There are two general architectures commonly in use in parallel computing today: the Single Instruction Multiple Data (SIMD) computers (e.g. the MasPar and the Connection Machine), and Multiple Instruction Multiple Data (MIMD) computers (e.g. the Intel Paragon and workstation clusters).
SIMD computers execute the same operation on a lot of data, and are quite effective on large sets of data which are to be used in the same manner. Small sets of data tend to reduce performance. SIMD computers often use several thousand simple processors with a small amount of local memory and no swap space. The MasPar used in this project has 16384 processors each with 64 KB of memory, with timesharing facilities that enable sharing of the memory between a number of simultaneous processes, and swapin/swapout facility to enable shorter jobs to interrupt larger jobs while they are running.

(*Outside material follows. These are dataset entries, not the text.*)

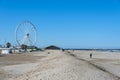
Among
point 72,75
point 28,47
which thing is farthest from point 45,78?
point 28,47

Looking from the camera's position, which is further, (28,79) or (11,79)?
(11,79)

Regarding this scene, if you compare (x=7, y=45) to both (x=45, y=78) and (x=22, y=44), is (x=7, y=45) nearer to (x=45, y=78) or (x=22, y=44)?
(x=22, y=44)

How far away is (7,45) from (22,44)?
23454 millimetres

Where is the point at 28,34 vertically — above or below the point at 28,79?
above

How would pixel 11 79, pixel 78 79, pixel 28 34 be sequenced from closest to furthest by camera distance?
pixel 78 79 < pixel 11 79 < pixel 28 34

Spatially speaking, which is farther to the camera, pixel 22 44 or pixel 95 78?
pixel 22 44

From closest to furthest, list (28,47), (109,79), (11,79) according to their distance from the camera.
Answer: (109,79)
(11,79)
(28,47)

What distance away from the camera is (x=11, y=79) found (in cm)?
2070

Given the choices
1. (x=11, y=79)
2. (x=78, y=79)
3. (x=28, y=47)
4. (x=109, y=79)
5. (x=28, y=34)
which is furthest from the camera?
(x=28, y=47)

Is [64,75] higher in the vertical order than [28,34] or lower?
lower

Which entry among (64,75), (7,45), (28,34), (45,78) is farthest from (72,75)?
(7,45)

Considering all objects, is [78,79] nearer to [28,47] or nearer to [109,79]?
[109,79]

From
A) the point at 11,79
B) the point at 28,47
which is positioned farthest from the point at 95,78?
the point at 28,47

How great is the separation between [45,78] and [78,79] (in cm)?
209
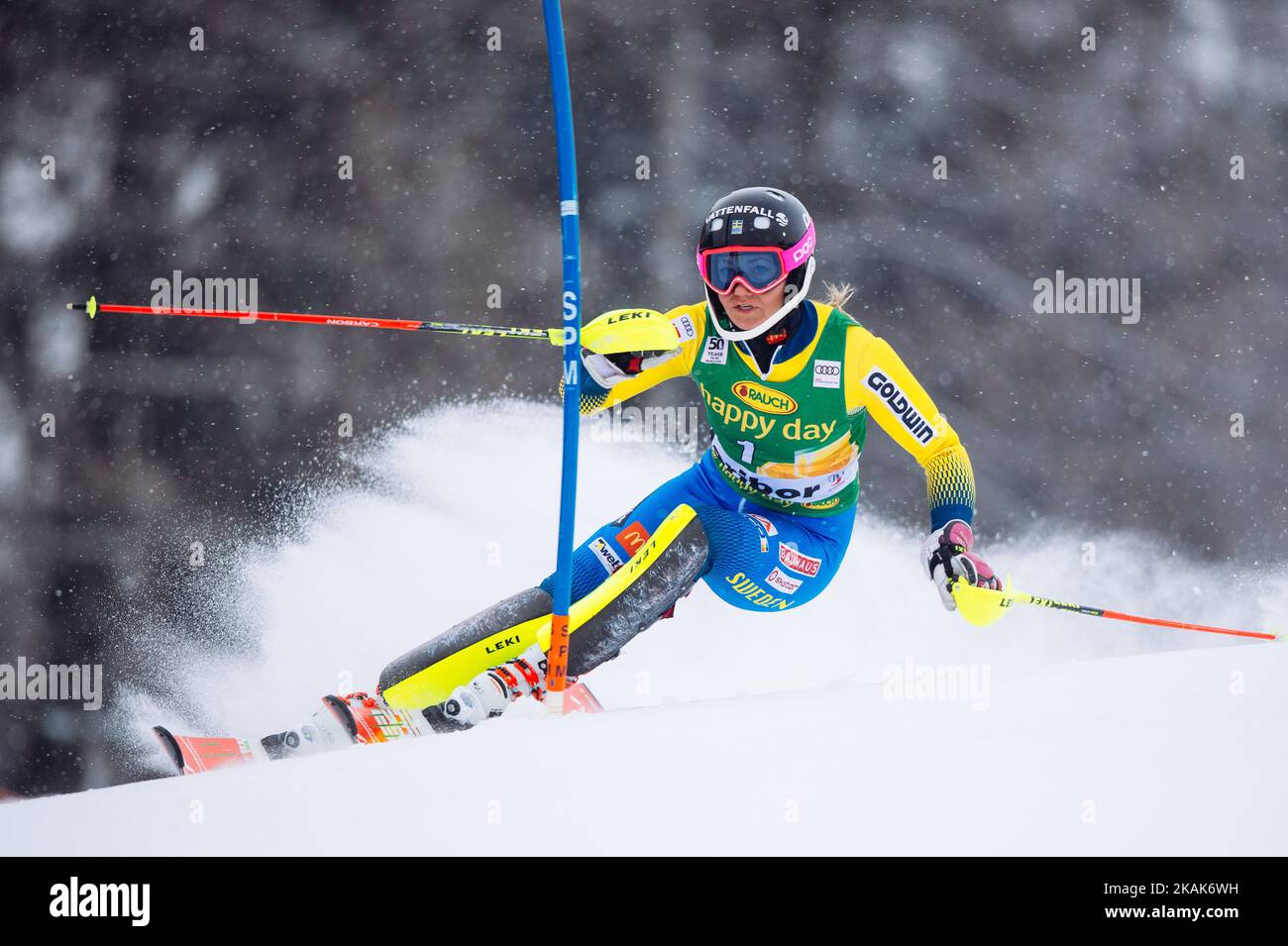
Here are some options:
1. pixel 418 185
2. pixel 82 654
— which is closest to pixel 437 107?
pixel 418 185

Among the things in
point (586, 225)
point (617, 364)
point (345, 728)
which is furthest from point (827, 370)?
point (586, 225)

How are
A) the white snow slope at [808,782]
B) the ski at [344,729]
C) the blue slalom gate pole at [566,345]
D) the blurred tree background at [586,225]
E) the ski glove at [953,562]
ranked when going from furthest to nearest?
the blurred tree background at [586,225] < the ski at [344,729] < the ski glove at [953,562] < the blue slalom gate pole at [566,345] < the white snow slope at [808,782]

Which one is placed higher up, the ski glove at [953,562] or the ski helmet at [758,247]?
the ski helmet at [758,247]

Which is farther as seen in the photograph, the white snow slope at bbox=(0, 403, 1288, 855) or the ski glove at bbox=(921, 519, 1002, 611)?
the ski glove at bbox=(921, 519, 1002, 611)

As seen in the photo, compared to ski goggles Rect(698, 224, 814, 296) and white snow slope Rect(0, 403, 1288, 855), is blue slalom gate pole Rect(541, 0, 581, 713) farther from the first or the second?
ski goggles Rect(698, 224, 814, 296)

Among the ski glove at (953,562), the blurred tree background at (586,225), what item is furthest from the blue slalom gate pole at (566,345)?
the blurred tree background at (586,225)

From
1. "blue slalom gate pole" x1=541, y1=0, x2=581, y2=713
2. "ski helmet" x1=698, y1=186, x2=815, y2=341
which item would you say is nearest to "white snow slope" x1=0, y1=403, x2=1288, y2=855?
"blue slalom gate pole" x1=541, y1=0, x2=581, y2=713

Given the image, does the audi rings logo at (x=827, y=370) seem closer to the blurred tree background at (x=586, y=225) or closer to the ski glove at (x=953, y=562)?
the ski glove at (x=953, y=562)

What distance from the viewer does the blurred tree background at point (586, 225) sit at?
24.7ft

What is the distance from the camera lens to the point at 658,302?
7.74 m

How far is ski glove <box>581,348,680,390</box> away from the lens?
3400 mm

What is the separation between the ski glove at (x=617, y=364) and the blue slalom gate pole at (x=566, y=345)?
297 mm

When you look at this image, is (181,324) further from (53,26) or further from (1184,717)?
(1184,717)

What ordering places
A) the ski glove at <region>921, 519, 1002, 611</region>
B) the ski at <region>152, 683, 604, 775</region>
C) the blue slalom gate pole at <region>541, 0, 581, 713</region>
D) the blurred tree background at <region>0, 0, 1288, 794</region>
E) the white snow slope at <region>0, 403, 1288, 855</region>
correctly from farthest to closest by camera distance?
1. the blurred tree background at <region>0, 0, 1288, 794</region>
2. the ski at <region>152, 683, 604, 775</region>
3. the ski glove at <region>921, 519, 1002, 611</region>
4. the blue slalom gate pole at <region>541, 0, 581, 713</region>
5. the white snow slope at <region>0, 403, 1288, 855</region>
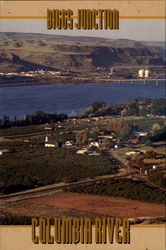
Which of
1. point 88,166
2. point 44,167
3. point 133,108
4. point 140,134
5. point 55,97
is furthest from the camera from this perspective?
point 133,108

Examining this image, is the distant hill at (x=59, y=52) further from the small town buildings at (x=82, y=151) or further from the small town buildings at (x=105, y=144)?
the small town buildings at (x=82, y=151)

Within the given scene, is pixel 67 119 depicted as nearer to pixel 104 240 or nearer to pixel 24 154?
pixel 24 154

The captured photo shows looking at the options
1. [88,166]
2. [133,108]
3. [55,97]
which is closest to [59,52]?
[55,97]

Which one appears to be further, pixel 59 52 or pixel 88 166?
pixel 59 52

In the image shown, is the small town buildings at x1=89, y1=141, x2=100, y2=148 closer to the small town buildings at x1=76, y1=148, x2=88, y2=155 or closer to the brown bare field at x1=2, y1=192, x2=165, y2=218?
the small town buildings at x1=76, y1=148, x2=88, y2=155

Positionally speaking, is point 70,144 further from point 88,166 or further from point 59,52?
point 59,52

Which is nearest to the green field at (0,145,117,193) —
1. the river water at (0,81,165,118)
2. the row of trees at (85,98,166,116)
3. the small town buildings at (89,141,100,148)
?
the small town buildings at (89,141,100,148)
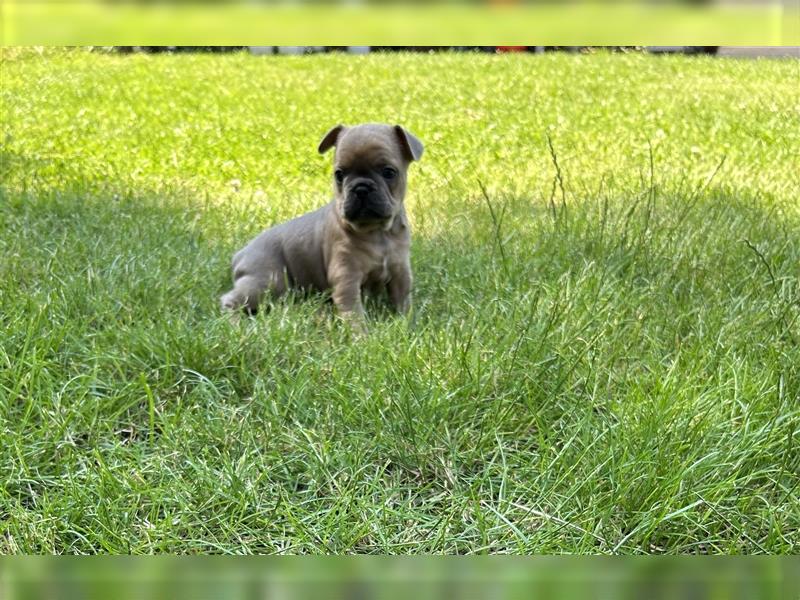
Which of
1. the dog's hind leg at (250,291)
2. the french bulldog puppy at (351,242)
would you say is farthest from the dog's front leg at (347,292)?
the dog's hind leg at (250,291)

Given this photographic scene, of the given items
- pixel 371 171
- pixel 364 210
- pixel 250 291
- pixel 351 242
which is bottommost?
pixel 250 291

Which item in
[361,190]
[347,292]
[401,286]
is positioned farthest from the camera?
[401,286]

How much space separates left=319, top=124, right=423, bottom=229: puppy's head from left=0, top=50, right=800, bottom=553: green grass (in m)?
0.38

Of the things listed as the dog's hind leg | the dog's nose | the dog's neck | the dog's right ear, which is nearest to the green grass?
the dog's hind leg

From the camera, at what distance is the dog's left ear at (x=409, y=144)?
2842 mm

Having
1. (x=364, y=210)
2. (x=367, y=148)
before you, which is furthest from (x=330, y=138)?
(x=364, y=210)

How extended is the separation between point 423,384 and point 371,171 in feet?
3.27

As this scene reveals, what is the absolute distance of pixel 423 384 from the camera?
2.07m

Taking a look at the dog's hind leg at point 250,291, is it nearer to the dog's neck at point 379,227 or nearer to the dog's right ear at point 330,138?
the dog's neck at point 379,227

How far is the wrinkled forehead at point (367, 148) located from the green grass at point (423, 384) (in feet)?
1.77

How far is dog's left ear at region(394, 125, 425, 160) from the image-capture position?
2842 mm

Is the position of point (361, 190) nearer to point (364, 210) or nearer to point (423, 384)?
point (364, 210)

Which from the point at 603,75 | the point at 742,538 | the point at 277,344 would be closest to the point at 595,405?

MIMD computers can follow different code paths ``simultaneously'', and can operate efficiently on both small and large datasets. They are very useful when many different operations must be performed on different parts of the data, especially when the choice of operation depends heavily on the data itself, something which SIMD machines do not handle efficiently. In group operations, the individual processors may have to be synchronized, and this can degrade performance dramatically if the time spent waiting for data is large compared to the time spent computing. One solution to this problem is to do some of the computation while the communication is handled in the background. MIMD computers often have fast and advanced ``off the shelf'' processors with some megabytes of memory with some swap space.
Both parallel versions presented here use a frontend/backend topology where the frontend handles all C++ application code, with the sequential ordering of operations and the sequential processing of data, while the backend stores the matrixdata in the manner best suited to the architecture, and executes the operations requested by the frontend.